● **Work instructions**
Transcribe word for word the lines spanning the line with "Is stone wall" through the end of the records.

● **Listing**
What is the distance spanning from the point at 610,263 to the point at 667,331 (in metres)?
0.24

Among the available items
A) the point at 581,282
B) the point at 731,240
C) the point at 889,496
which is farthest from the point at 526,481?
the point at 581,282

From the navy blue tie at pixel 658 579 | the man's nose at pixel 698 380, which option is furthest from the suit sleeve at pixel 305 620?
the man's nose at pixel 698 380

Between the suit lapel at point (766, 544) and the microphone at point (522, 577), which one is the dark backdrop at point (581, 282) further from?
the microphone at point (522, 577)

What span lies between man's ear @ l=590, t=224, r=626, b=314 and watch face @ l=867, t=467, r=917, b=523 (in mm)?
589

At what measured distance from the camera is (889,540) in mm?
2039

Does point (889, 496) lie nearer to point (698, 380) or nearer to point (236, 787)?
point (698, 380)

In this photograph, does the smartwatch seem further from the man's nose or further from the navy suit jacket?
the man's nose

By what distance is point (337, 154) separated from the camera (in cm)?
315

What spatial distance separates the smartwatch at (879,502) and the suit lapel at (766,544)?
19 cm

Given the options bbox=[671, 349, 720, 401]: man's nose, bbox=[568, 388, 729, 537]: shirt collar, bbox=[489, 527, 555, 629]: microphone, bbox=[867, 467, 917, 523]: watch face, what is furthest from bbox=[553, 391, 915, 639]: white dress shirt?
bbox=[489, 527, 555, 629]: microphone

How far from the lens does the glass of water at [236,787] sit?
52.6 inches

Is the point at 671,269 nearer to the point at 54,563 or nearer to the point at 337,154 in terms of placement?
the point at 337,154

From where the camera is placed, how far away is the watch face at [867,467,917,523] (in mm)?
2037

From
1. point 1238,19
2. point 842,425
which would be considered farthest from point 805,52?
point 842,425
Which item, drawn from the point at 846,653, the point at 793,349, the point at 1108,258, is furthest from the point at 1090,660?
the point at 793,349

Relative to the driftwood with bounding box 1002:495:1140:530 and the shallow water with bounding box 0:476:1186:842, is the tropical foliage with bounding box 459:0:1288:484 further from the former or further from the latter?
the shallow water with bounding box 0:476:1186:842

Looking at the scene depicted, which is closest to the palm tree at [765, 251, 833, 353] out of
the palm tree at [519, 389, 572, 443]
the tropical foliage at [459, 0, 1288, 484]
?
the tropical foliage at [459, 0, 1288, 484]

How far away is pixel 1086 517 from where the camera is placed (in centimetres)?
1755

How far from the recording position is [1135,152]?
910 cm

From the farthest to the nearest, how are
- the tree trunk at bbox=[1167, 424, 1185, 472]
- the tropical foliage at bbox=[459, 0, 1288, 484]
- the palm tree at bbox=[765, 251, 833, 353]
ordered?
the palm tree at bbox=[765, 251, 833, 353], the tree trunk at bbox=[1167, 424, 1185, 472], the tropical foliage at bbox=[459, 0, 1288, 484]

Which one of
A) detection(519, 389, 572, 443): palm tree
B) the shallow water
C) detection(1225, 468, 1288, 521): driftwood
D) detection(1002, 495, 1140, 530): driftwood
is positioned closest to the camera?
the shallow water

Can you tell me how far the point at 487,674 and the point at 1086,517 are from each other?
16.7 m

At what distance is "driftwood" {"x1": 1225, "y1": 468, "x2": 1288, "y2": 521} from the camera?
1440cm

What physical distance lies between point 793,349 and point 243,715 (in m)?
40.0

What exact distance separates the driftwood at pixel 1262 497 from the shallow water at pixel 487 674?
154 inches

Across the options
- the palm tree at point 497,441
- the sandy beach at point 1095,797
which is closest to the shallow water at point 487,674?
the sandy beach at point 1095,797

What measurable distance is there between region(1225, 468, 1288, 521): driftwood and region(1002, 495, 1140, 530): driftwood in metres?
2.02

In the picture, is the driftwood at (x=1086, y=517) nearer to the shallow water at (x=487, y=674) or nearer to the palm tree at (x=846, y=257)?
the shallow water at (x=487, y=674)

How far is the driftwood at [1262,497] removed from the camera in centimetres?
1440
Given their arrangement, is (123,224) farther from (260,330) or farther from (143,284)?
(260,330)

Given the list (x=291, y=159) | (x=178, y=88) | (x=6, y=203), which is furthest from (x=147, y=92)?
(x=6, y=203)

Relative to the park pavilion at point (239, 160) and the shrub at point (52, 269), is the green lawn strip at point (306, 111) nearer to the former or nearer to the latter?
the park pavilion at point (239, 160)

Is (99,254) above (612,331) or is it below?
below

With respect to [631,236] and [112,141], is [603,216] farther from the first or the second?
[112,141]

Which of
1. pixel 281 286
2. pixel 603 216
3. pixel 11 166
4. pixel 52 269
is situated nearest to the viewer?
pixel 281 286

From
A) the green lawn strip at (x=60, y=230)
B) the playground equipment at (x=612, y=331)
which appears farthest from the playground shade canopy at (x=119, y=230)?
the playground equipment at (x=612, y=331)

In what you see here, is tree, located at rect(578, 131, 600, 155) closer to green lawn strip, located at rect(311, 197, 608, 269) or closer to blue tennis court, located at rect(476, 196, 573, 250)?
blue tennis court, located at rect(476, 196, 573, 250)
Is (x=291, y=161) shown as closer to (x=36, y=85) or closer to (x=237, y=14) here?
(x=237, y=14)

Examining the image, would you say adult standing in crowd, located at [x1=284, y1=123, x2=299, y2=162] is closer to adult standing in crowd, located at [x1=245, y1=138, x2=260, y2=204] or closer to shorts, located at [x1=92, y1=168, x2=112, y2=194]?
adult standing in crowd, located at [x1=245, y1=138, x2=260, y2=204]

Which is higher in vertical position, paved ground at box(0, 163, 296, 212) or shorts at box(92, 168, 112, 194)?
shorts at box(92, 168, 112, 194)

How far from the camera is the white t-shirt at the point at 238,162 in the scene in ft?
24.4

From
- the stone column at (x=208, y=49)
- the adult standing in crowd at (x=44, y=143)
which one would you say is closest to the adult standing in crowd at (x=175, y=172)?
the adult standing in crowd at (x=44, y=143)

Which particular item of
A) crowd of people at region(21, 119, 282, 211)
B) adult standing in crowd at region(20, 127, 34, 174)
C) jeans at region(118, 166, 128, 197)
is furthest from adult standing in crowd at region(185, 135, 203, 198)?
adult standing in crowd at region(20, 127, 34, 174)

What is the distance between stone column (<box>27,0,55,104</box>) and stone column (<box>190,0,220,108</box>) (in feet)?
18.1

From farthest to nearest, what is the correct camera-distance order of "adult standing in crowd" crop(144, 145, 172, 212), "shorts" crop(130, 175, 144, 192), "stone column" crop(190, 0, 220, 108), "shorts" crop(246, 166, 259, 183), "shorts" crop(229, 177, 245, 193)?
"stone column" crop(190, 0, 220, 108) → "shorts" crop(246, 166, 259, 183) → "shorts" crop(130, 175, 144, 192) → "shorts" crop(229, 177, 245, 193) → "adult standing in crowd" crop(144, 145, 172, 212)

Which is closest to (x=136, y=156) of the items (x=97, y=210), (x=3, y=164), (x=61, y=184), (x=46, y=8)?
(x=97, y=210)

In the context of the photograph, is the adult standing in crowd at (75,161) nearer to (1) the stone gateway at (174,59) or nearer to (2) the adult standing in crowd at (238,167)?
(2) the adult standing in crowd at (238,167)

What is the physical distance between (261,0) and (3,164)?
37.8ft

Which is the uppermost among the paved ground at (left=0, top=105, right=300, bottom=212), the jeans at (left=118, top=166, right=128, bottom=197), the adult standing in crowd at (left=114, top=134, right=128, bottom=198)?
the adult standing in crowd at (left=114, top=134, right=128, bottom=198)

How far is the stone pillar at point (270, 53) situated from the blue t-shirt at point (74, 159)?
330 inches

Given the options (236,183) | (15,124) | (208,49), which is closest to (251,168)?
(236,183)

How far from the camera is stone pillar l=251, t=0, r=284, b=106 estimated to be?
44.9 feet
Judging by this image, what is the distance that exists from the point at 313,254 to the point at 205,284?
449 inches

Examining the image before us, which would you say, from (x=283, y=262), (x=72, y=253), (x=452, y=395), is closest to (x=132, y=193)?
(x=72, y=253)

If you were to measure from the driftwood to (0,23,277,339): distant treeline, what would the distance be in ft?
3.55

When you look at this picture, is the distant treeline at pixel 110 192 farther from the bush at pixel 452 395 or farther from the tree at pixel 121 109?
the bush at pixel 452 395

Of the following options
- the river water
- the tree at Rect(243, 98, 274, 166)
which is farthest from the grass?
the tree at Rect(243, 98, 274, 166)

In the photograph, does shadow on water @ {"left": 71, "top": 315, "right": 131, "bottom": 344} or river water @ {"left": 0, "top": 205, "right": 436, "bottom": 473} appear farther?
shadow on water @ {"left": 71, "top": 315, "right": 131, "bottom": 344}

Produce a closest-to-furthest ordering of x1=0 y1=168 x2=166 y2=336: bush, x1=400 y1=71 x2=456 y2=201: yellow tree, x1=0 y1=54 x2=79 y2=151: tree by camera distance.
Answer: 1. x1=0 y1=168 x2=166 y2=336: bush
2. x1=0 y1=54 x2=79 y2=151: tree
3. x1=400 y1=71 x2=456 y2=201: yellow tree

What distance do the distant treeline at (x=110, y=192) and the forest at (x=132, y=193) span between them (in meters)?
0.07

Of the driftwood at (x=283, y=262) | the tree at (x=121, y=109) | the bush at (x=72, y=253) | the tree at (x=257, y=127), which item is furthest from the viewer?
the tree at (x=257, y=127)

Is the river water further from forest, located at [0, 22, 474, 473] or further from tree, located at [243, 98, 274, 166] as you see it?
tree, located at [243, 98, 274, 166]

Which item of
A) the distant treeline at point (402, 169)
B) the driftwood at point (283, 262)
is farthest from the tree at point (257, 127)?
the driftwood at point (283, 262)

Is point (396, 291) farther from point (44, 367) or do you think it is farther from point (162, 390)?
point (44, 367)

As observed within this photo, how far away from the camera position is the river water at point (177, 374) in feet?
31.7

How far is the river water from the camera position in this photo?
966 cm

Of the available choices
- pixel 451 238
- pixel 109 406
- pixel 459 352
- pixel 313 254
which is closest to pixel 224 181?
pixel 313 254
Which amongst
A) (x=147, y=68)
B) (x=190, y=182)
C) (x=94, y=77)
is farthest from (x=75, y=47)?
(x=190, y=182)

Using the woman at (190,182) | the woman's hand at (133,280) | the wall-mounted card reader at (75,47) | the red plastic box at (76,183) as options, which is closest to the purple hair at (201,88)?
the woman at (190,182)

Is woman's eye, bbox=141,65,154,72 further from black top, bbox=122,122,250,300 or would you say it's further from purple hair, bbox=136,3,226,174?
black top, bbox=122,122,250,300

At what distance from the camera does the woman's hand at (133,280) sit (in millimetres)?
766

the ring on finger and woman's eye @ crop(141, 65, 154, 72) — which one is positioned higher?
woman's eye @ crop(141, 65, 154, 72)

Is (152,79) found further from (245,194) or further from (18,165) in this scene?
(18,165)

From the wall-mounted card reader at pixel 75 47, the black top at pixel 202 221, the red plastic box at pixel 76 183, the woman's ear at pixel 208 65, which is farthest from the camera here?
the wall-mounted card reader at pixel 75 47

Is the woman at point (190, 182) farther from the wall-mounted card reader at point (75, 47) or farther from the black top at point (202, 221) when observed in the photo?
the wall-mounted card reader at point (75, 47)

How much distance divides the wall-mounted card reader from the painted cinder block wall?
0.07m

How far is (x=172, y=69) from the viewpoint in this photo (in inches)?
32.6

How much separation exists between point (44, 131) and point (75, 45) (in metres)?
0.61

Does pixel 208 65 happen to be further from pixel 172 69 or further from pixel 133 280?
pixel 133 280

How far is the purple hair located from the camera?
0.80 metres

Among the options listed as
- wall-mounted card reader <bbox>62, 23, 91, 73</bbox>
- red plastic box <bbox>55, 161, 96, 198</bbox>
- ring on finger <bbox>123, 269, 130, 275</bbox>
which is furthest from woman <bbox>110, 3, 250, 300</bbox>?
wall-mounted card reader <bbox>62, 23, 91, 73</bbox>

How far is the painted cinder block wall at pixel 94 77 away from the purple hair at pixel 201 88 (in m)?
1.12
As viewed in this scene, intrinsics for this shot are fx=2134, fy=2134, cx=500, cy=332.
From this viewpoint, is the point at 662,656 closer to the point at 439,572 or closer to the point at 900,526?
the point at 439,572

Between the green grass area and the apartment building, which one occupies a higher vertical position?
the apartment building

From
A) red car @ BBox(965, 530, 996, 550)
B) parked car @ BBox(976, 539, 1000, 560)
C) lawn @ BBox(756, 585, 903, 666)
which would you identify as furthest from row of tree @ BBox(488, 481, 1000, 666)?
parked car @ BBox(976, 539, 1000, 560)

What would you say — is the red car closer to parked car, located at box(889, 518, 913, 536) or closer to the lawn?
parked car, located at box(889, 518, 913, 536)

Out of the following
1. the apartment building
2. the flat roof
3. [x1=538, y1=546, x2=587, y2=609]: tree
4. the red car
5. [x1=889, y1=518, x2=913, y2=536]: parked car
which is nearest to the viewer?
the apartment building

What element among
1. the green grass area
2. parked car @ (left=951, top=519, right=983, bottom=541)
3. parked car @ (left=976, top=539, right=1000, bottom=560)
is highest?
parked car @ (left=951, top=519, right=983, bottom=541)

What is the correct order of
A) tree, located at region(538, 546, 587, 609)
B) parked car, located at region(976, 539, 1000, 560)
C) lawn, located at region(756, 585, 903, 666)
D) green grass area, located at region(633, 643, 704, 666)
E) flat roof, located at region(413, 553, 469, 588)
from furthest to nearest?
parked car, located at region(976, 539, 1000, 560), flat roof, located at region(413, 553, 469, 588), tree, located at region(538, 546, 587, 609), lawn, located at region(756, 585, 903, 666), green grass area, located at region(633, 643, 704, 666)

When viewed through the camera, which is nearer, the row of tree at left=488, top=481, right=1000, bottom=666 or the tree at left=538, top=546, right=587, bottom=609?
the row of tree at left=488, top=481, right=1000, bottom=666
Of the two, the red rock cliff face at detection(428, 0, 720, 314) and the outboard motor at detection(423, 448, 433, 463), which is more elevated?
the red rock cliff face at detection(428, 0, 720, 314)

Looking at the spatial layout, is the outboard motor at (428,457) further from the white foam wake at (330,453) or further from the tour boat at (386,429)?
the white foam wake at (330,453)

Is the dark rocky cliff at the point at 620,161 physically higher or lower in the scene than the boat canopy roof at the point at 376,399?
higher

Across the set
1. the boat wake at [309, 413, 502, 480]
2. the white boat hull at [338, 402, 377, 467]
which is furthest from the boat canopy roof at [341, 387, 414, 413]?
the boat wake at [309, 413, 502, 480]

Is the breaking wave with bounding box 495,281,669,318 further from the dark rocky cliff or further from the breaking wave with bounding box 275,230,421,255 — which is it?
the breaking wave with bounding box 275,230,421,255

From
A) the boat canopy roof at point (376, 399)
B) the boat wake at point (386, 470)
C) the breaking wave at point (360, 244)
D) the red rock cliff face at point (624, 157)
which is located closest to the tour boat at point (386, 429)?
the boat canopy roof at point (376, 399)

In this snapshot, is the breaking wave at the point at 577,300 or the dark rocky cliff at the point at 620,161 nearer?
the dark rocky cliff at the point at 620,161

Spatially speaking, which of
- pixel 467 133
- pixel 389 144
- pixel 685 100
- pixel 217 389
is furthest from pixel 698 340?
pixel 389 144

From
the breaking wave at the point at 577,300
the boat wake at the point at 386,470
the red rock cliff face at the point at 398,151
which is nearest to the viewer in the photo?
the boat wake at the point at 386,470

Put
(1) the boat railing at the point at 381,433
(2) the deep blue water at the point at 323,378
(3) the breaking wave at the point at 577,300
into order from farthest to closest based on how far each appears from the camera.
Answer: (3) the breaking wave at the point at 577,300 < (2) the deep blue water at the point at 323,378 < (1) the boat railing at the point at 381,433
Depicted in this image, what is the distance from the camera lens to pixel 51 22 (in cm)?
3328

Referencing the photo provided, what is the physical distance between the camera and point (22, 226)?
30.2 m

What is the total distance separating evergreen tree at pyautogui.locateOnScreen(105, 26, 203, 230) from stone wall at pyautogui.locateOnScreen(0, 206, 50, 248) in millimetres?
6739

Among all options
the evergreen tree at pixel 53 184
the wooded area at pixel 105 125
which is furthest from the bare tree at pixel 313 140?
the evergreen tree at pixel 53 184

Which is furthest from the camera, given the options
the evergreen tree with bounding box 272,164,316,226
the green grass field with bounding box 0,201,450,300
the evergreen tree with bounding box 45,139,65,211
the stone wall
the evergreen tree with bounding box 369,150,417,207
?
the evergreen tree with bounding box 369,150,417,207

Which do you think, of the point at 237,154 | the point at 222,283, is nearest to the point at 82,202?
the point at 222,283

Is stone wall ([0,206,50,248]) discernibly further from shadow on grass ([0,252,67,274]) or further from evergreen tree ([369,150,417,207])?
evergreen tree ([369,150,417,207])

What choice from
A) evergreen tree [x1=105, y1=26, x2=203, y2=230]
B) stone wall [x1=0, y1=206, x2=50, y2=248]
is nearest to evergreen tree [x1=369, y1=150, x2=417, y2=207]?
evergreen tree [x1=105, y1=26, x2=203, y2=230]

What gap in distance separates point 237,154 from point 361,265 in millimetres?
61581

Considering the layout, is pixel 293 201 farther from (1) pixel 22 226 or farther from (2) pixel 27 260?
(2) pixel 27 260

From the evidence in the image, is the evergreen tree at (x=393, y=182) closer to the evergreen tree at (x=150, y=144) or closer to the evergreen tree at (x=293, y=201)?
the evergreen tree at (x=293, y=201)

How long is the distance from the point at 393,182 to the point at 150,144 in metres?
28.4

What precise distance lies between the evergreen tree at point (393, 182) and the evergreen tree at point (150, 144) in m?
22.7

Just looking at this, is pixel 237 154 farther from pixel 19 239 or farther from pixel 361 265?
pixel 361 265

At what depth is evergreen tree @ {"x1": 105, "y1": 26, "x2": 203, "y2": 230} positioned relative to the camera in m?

● **Finished task**
Is stone wall ([0,206,50,248]) discernibly further from shadow on grass ([0,252,67,274]) or further from evergreen tree ([369,150,417,207])?
evergreen tree ([369,150,417,207])

What choice from
A) evergreen tree [x1=105, y1=26, x2=203, y2=230]
B) stone wall [x1=0, y1=206, x2=50, y2=248]
is nearest to evergreen tree [x1=369, y1=150, x2=417, y2=207]?
evergreen tree [x1=105, y1=26, x2=203, y2=230]

What gap in distance separates point 237,154 from point 361,265 in millimetres?
61581

Considering the layout, is pixel 293 201 farther from (1) pixel 22 226 or farther from (2) pixel 27 260?
(2) pixel 27 260

From the evidence in the image, is the evergreen tree at (x=393, y=182) closer to the evergreen tree at (x=150, y=144) or closer to the evergreen tree at (x=293, y=201)?
the evergreen tree at (x=293, y=201)

How long is the distance from the point at 393,182 to the point at 150,144 in metres?
28.4

What precise distance lies between the evergreen tree at point (393, 182) and the evergreen tree at point (150, 144) in m?
22.7

Just looking at this, is pixel 237 154 farther from pixel 19 239 or farther from pixel 361 265?
pixel 361 265

At what depth is evergreen tree @ {"x1": 105, "y1": 26, "x2": 203, "y2": 230} positioned relative to the camera in m?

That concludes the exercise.